Although a null association was found between T2D and lung cancer, previous observational studies have consistently shown the increased risk of several incident cancers among individuals with T2D, including cancers of the liver5 6 and pancreas.7 The potential biological links between diabetes and cancer risk included hyperinsulinaemia (either endogenous due to insulin resistance or exogenous due to administered insulin or insulin secretogogues), hyperglycaemia and/or chronic inflammation.36 The hyperinsulinaemia may involve in carcinogenesis by its mitogenic effect via the insulin/insulin-like growth factor axis.36 On the other hand, hyperglycaemia may cause an abnormal energy balance and impair the effect of ascorbic acid on the intracellular metabolism and reduce the effectiveness of the immune system,37 which could favour cancer incidence and progression in diabetic patients. In addition, free fatty acids, interleukin 6, monocyte chemoattractant protein, plasminogen activator inhibitor 1, adiponectin, leptin and tumour necrosis factor α, which were produced by adipose tissue among T2D-related obesity, may play an aetiological role in regulating malignant transformation or cancer progression.36

The strengths of our study include the population-based cohort design, large sample size, high response rates of follow-ups (over 96% for in-person home visits) and the use of repeated measures of diabetes status. However, several limitations to this study should be noted. As cases of diabetes were self-reported and a number of patients with diabetes did not know they had the disease,38 the misclassification of T2D cannot be ruled out and could be non-differential, thus leading to the underestimation of the true association. Nevertheless, we observed a high agreement between self-reported data and data from medical records and laboratory tests for T2D in a random sample of participants from our cohorts. Also, previous validation studies39 40 indicated that a self-reported history of diabetes could be reasonably accurate and could provide a useful assessment for broad measures of diabetes in the large-scale observational study.

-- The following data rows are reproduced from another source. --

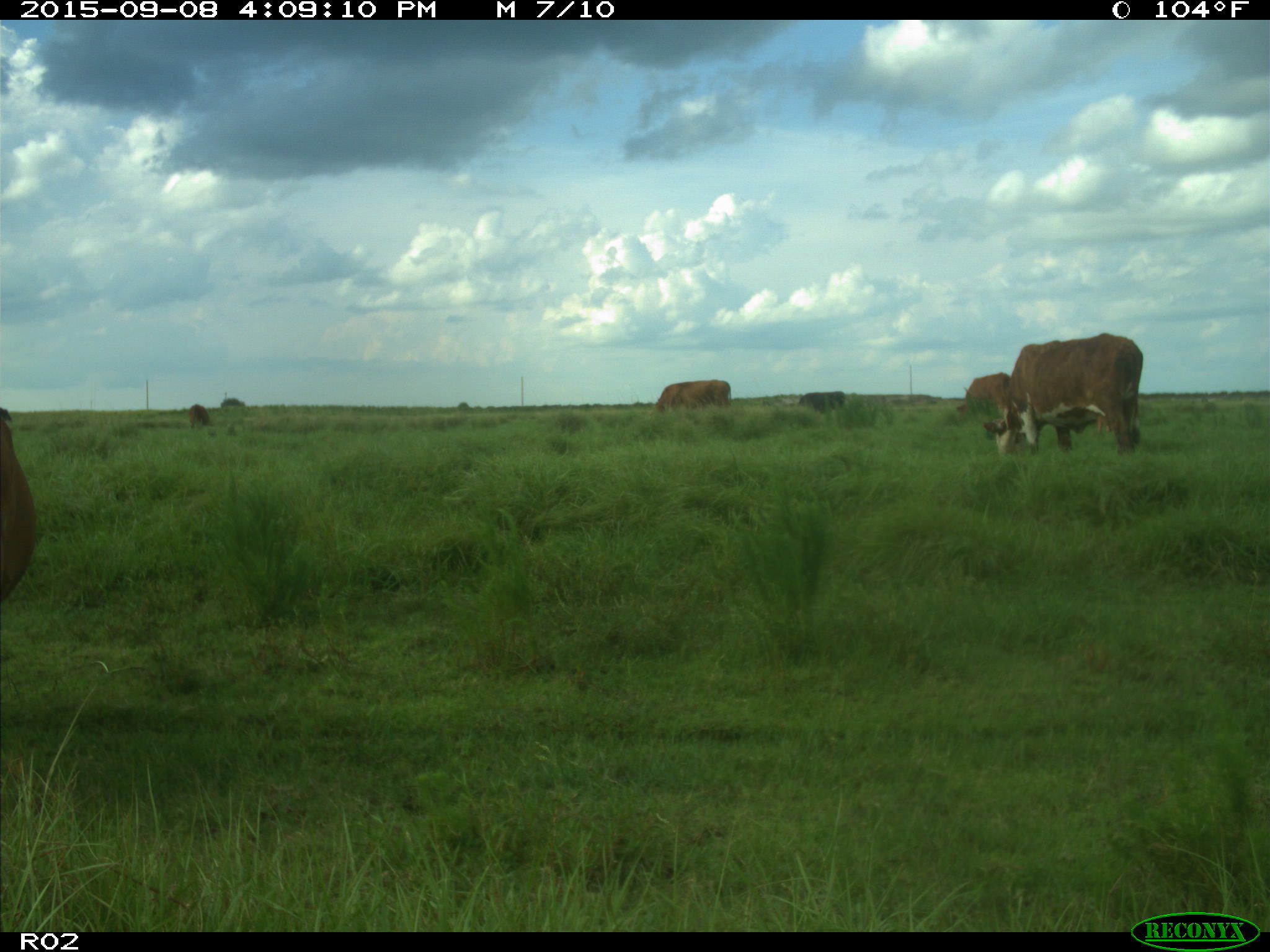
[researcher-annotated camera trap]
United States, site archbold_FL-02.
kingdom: Animalia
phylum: Chordata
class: Mammalia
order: Artiodactyla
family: Bovidae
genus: Bos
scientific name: Bos taurus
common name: domestic cow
Bos taurus (domestic cow).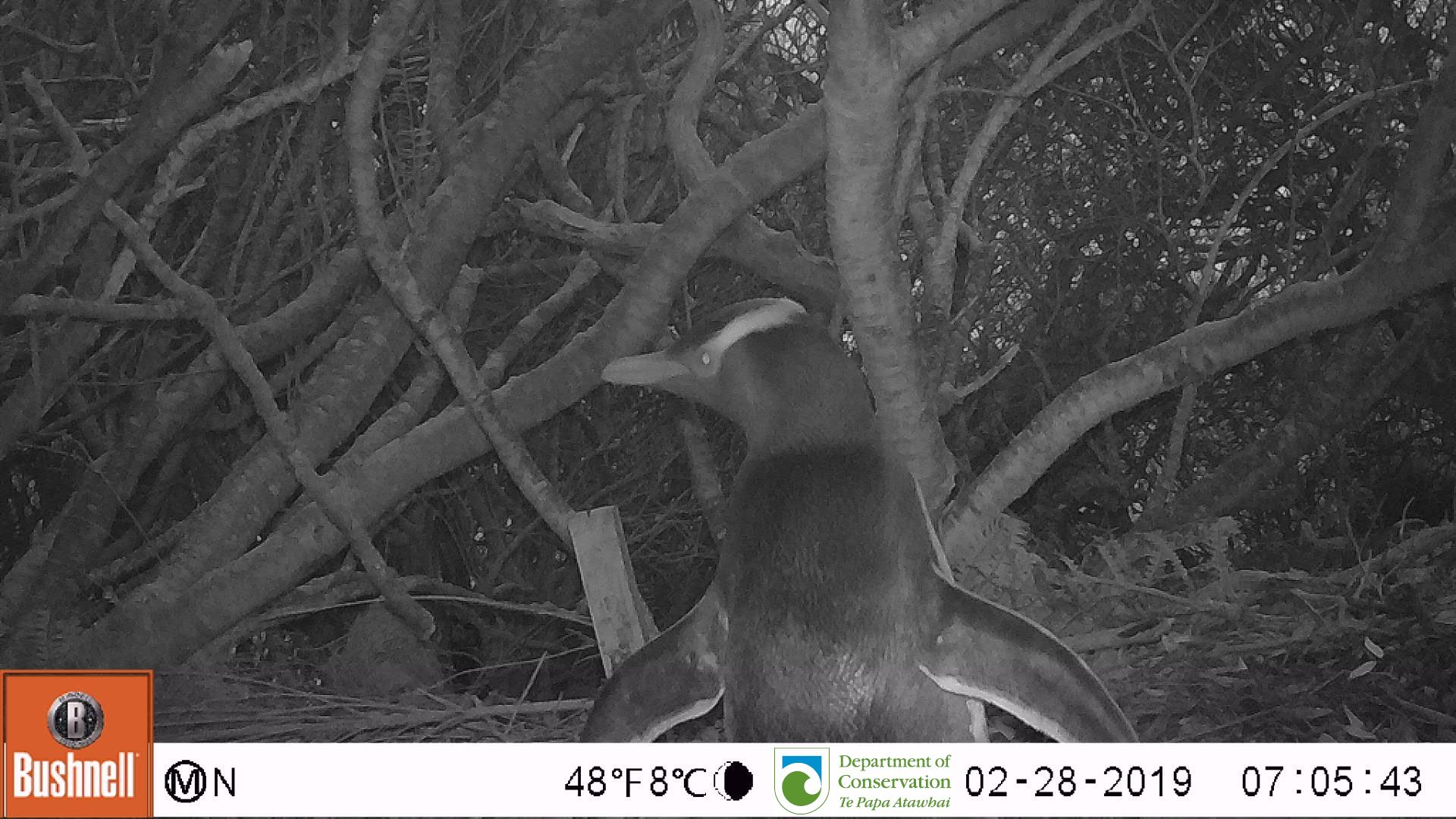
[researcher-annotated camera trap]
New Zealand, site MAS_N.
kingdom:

In addition, the findings from SWHS would have been affected by the over-detection bias, given the higher incidence rate of lung cancer in the first year following the diabetes index date compared with those without diabetes, regardless of the different time intervals of follow-up. However, the results were unchanged in the analysis after excluding lung cancer cases occurring within the first 3 years after diabetes onset. Moreover, this potentially increased ascertainment in diabetics is unlikely to occur in SMHS because of the lower incidence rate of lung cancer in the diabetic cohort within the first year after the diabetes diagnosis.

Other limitations to the study include the lack of pharmacological data on diabetes treatments, including hypoglycaemic agent use and degree of glucose control. However, sensitivity analysis showed a similarly null association between untreated diabetes and risk of lung cancer, indicating that the diabetes treatments may not affect our main results. This finding should be interpreted with caution because information for the history of hypoglycaemic drug use was based on self-reported data in our study.

In summary, our cohort study indicated that T2D is not associated with lung cancer risk. Future research to find other modifiable risk factors for lung cancer should be warranted.